- _Exercises_
[a] Translate this sentence from the review of Law and Aesthetics into Spanish: "This brief volume seeks to develop the implications of critical legal thought as a “gay science” in Nietzsche’s and more contemporary senses."
[b] Carry on the review of Law and Aesthetics past its last sentence, keeping its style and voice.

- _Selected passage_
- Opening Delimiter -

Vol. 13 No. 2 (February 2003)

 

LAW AND AESTHETICS, by Adam Gearey.  Oxford, and Portland, OR: Hart Publishing, 2001. 176 pp. $44 Hardcover.  ISBN: 1841132438.

 

Reviewed by David H. Fisher, Department of Philosophy, North Central College.  Email: dhf@noctrl.edu .

 

In LAW AND AESTHETICS Adam Gearey makes a number of promises: he wishes to show how a combination of aesthetics and ethics is relevant to contemporary law and literature scholarship, and to the development of postmodern jurisprudence. This brief volume seeks to develop the implications of critical legal thought as a “gay science” in Nietzsche’s and more contemporary senses.

 

Following the classifications within the law and literature movement proposed by Jane Baron (1999), Gearey is clearly a “hermeneutic law-and-lit” type—one who reads literary and aesthetic theory—rather than a humanist who reads literature for “moral uplift,” or a narrativist who studies stories told within law by clients, lawyers or judges to evaluate their persuasive impact as narratives. Even when he evokes explicitly “literary” texts, such as Sophocles’ Antigone or Shelley’s “Ozymanidas” and “Ode to Liberty,” Gearey does so through the lens provided by critical readers of these works (including, in Shelley’s case, the poet’s own A DEFENSE OF POETRY). Throughout, Gearey’s indebtedness throughout to Lacan, Nietzsche, Unger, and their interpreters in psychoanalytic and critical legal theory, is evident.

 

Following an introductory chapter in which Gearey distances himself from law and literature orthodoxy of James Boyd White and the aesthetic formalism of Ernest J. Weinrib, Chapter 2, “Dream of a Legal Soul,” combines critical legal theory with psychoanalysis on the theory of image. Chapter 3, “The Book of Sand: Nietzsche and Aesthetic Responsibility,” uses THE GAY SCIENCE and THUS SPAKE ZARATHUSTRA as the bases for suggesting an aesthetic ethic.  Chapters 4 and 5, “The Province of Jurisprudence Deranged” and “Interruptions,” argue for the need to integrate rhetorical theory, critical race theory, queer theory, versions of reader response theory and critical legal studies articulated respectively by Peter Goodrich, Anthony Farley, Les Moran, Maria Aristodemou, and Tina Chanter and Costas Douzinas to carry forward the program of critique begun by early advocates of critical legal studies.  The final chapters suggest that the combined effect of these materials will “disenchant” legal scholarship from a naïve belief in its normative achievements.

- Closing Delimiter -

Data records
- Opening Delimiter -

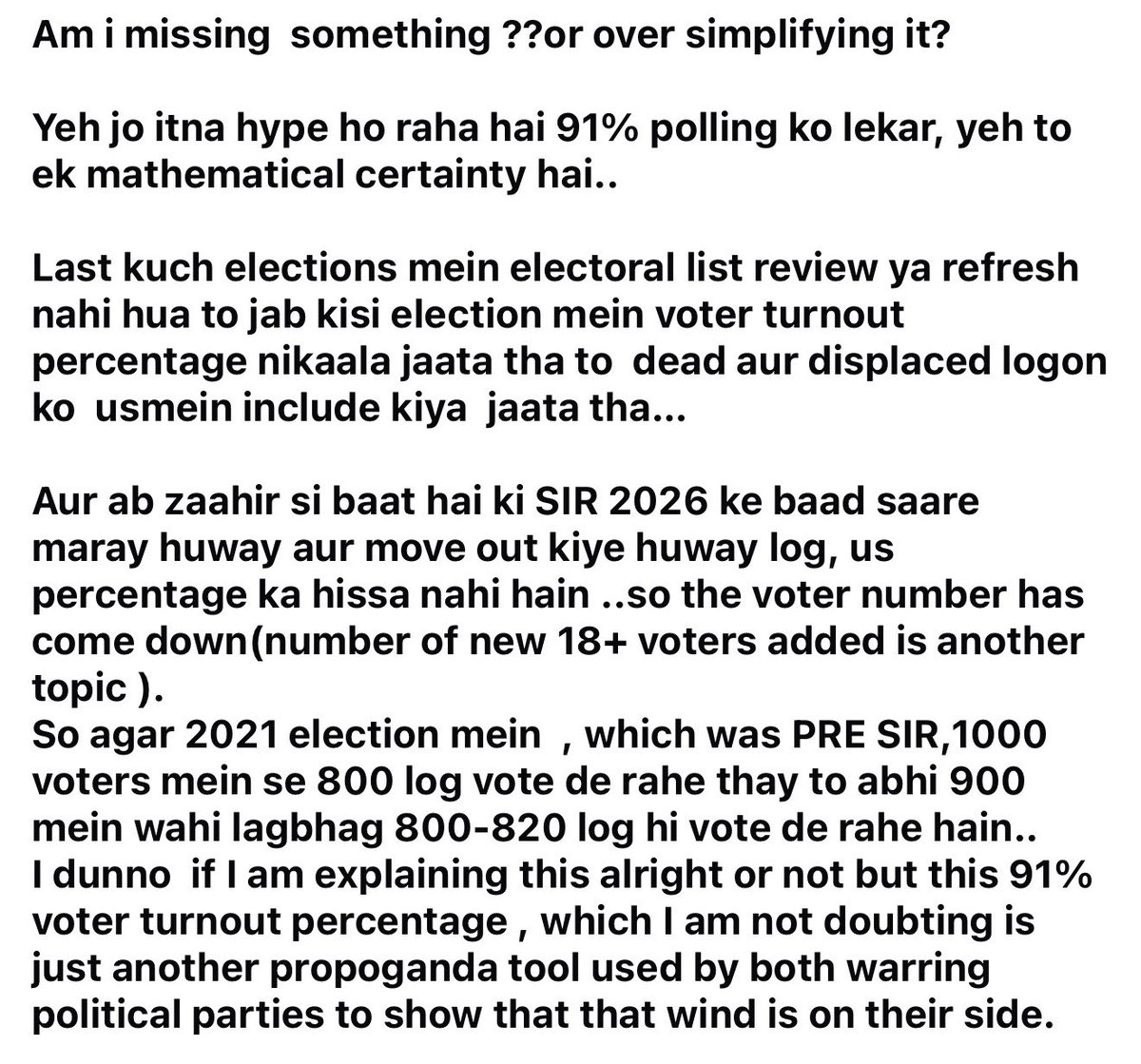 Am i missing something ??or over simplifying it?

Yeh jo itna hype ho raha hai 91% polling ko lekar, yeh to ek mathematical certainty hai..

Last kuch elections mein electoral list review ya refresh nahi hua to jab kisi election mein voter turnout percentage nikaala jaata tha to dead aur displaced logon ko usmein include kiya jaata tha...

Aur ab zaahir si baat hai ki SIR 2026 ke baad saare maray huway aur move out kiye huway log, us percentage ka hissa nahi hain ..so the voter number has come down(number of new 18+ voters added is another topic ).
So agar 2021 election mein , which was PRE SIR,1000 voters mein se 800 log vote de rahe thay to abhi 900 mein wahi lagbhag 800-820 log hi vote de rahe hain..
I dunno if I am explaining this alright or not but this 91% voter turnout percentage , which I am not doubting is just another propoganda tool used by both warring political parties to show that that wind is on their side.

- Closing Delimiter -

- _Results of the tasks_
[a] Este breve volumen busca desarrollar las implicaciones del pensamiento jurídico crítico como una «gaya ciencia» en el sentido de Nietzsche y en sentidos más contemporáneos.

[b]
At a time when the ideologically conservative impact of law and economics movement is growing in American legal thinking, and critical legal scholarship marginalized, Gearey’s aims are praiseworthy. Unfortunately, his reach exceeds his grasp. The fundamental problem of the text is that it cannot decide between the vocation of a strong poet, an inter-textual commentator/exegete, and the developer of an interdisciplinary critique. This ambivalence is most evident in “The Book of Sand.”  Indebted, as the initial note suggests, to Derrida’s reading of Nietzsche in THE POLITICS OF FRIENDSHIP (and, by implication, to Derrida’s MEMORIES FOR PAUL DE MAN) the chapter reads Nietzsche in the spirit of Derrida – which is to say aphoristically, epigrammatically but not playfully. Individual sentences are suggestive of creative insights, tropes, or possible linkages, but the whole, as with some of Derrida’s work, is less than the sum of its parts. Attempting to sound like Derrida imagining Nietzsche, Gearey masks and obscures his own potential as an independent thinker. In like manner, subsequent chapters are filled with evidence that Gearey has read an extensive body of work in postmodern jurisprudence, and can summarize and suggest links. What the work does not do is draw out, with sufficient clarity, the implications of these insights.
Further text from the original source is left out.